There were some limitations to the present study. Venography, the gold standard for TED evaluation, was not used in this study. The authors realize that minor, clinically non-significant DVT could have been missed on Doppler ultrasound, but invasive venography was not found justifiable to our Ethics Committee. Silent, small PE was not tested for either in this study. However, there was no case of DVT, PE, or TES, in either patient group. We also recognize that the number of patients in our study was small compared with multicenter studies on DVT prophylaxis. On the other hand, the uniformity of this small case series in terms of performing surgeon, surgical technique, postoperative care, and rehabilitation regimen, are all positive aspects of this study.
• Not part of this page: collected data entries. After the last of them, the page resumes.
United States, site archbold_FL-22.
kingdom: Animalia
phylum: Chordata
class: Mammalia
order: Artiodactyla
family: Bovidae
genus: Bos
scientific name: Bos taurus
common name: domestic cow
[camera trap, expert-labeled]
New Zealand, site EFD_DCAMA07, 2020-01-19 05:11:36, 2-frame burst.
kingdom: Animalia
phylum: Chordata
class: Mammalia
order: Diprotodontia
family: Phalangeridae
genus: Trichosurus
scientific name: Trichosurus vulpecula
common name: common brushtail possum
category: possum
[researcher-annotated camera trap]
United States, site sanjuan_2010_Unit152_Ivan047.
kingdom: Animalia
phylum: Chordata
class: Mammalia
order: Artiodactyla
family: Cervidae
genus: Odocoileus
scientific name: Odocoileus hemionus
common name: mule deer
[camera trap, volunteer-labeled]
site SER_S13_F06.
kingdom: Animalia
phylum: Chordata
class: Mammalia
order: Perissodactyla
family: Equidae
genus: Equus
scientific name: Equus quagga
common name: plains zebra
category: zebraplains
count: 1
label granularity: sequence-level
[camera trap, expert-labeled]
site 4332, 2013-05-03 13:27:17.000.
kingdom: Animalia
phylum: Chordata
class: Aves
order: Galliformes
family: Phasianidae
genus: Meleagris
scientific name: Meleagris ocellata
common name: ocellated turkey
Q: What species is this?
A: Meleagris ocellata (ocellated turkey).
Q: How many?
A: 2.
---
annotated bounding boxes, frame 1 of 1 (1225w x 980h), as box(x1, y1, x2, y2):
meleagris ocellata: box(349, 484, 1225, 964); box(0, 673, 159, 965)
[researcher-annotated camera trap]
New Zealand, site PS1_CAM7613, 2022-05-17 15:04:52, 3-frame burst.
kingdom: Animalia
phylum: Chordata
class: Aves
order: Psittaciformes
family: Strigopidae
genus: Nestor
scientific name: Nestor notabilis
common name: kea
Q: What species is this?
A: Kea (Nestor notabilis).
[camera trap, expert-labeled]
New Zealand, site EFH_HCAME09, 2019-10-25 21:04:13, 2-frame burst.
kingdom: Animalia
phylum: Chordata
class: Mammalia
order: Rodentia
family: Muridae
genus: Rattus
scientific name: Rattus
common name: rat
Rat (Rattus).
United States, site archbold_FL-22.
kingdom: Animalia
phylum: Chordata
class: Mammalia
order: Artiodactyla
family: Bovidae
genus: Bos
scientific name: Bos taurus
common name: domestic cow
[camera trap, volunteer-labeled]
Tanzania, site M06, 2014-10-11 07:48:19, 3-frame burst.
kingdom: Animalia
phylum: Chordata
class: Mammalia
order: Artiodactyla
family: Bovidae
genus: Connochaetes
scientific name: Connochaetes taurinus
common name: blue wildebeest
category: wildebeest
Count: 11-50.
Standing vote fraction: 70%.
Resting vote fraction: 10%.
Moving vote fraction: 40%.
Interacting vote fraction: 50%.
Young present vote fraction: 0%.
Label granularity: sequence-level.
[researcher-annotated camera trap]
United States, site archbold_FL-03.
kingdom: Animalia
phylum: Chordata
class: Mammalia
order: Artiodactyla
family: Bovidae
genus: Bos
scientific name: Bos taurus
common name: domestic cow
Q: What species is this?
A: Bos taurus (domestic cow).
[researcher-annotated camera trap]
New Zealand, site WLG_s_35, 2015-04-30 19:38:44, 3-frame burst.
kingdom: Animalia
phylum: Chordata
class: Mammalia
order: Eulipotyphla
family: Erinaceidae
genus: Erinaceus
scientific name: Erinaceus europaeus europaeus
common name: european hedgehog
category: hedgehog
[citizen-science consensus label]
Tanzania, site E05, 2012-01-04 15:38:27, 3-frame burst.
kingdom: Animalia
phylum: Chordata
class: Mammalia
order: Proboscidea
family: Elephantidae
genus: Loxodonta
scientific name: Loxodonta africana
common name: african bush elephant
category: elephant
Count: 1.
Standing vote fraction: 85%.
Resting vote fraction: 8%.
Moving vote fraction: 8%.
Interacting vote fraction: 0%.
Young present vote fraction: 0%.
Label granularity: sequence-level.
The importance of using a prophylactic measure for the prevention of TED in knee joint replacement is well-accepted. The orthopedic community and chest physicians agree that an agent should be used for prophylaxis that is safe, efficacious, and easily reversible.40 We used two known agents, warfarin and enoxaparin in 100 consecutive patients with knee osteoarthritis who underwent TKA in Southern Iran. TED was well controlled when either of the above agents was used in a low dose and for a short period of time. There was more blood loss with enoxaparin compared with warfarin, but no major bleeding incident was encountered. In general, a higher postoperative blood loss and lower incidence of DVT compared with reports in the literature could suggest dietary, ethnic, or genetic differences in the population studied.
Conflicts of interest
All authors have none to declare.
Acknowledgments
The authors acknowledge the great assistance of Miss Fariba Boukaee RN in corresponding with the patients and collecting the data for this paper.